Ее сердце громко стучало.
Казалось, он удивился.
– Я хочу только посмотреть на тебя, – неуверенно сказал он.
– Как на натурщицу из класса живой натуры? Которая хочет остаться в живых?
– Которая хочет остаться в живых, – повторил он. Ей опять показалось, что он размышлял, не зная, как поступить.
– Ну, если ты натурщица, допустим, в классе скульптуры, – продолжал он, – мне надо тебя измерить, чтобы выдержать верные пропорции.
Он провел по ее позвоночнику чем-то твердым – пряжкой ремня, пистолетом? – и она еле удержалась от крика.
– Сначала север и юг. – Холодная сталь ползла по ее ягодицам. – У тебя красивая спина. Потом запад и восток…
Северин был пьянее, чем она думала, – его язык заметно отяжелел.

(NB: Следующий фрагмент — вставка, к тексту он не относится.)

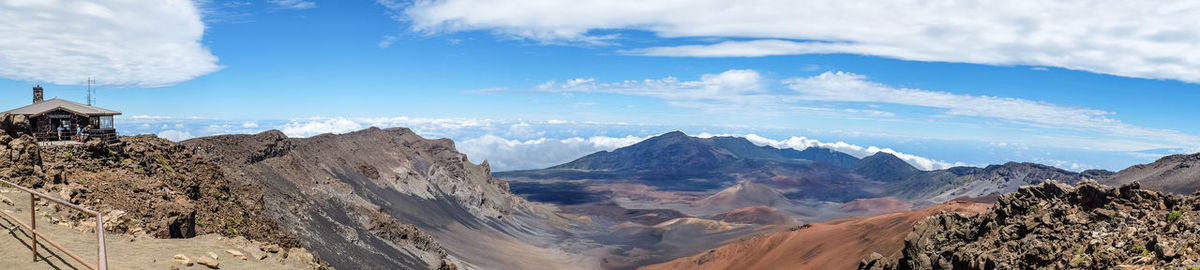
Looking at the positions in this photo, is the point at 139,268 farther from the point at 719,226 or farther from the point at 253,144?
the point at 719,226

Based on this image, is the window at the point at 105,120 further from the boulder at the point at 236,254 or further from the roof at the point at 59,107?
the boulder at the point at 236,254

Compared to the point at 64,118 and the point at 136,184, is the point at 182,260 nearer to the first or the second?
the point at 136,184

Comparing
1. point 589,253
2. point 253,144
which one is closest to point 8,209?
point 253,144

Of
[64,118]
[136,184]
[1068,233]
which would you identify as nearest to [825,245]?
[1068,233]

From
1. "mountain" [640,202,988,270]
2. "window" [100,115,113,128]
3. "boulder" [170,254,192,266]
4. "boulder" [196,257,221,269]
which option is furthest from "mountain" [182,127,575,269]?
"mountain" [640,202,988,270]

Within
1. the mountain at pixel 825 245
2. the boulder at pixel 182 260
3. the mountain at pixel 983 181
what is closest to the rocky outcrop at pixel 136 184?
the boulder at pixel 182 260

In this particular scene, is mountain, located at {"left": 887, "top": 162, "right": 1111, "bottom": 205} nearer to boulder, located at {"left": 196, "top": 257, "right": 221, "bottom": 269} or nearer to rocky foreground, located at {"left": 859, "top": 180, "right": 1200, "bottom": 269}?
rocky foreground, located at {"left": 859, "top": 180, "right": 1200, "bottom": 269}

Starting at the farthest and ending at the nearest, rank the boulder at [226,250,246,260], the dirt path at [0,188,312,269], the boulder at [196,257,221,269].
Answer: the boulder at [226,250,246,260] < the boulder at [196,257,221,269] < the dirt path at [0,188,312,269]
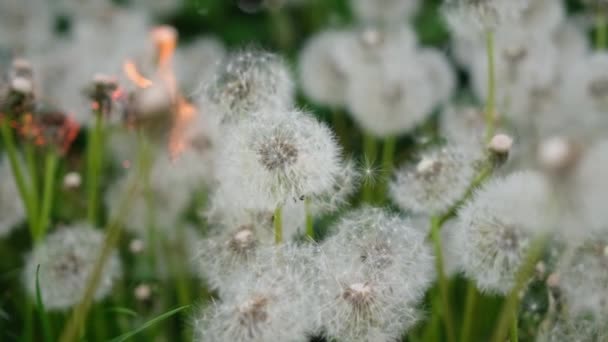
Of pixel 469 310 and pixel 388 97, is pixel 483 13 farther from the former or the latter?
pixel 469 310

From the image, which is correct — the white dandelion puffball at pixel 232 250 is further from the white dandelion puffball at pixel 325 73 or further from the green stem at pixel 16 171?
the white dandelion puffball at pixel 325 73

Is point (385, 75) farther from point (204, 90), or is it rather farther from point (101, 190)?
point (101, 190)

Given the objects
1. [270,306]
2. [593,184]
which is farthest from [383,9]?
[593,184]

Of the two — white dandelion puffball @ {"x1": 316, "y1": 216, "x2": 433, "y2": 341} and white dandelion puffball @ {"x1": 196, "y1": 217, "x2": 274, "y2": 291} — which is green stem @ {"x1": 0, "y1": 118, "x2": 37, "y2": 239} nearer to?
white dandelion puffball @ {"x1": 196, "y1": 217, "x2": 274, "y2": 291}

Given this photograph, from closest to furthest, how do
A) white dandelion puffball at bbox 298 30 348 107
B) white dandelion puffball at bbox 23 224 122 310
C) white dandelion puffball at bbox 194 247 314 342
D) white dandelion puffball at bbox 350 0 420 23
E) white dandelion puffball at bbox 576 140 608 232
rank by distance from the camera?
white dandelion puffball at bbox 576 140 608 232, white dandelion puffball at bbox 194 247 314 342, white dandelion puffball at bbox 23 224 122 310, white dandelion puffball at bbox 298 30 348 107, white dandelion puffball at bbox 350 0 420 23

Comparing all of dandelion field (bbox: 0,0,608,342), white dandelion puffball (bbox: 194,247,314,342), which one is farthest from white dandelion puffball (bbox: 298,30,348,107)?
white dandelion puffball (bbox: 194,247,314,342)
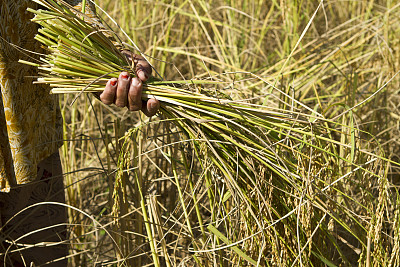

– Оп-па! – Он споткнулся и рыгнул; запахло водкой и колбасой. – Пардон, пардон!
– Ничего страшного, – сказала она. – Когда они вернутся?
– Скоро, ждать осталось недолго. А пока заткнись. – В его голосе звучала обида – Саба испортила ему всю игру.
Впрочем, Сабе теперь было не до шуток – он сунул ей руку между ног. Скоро она либо закричит, либо ударит его – в ней нарастала истерика.
– Северин… – Она заставила себя говорить спокойно и тихо. – Ты ведь слишком хороший для таких вещей. Ради тебя самого, не надо, не делай этого.
Он что-то пробормотал по-немецки, потом сказал ей:
– Заткнись. Ты меня не знаешь.
Он резко перевернул ее на спину, снова завязал ей глаза и сунул под спину подушку.
– Спокойно.
У нее свело челюсти от ужаса, когда он залез на нее. Пару секунд слепо барахтался, со стонами и руганью, потом обмяк, будто тряпичная кукла.
– Ты не можешь это сделать, потому что ты хороший человек, – сказала она ему, с трудом разжав челюсти. – У тебя хорошая жена, и ты сам хороший человек.
– Не говори о ней! – закричал он. – Вообще ничего не говори.
Он сунул в нее пальцы.
– Это я, – кричал он, – и это тоже я, и это тоже.
Это было больно, это было ужасно, и когда все было позади, несмотря на тяжесть его тела и его жидкость, стекавшую с ее ляжек, она тут же подумала: «Этого не было, нет, не было! Он не насиловал меня». И пожалела, что у нее нет оружия, иначе бы она немедленно его пристрелила.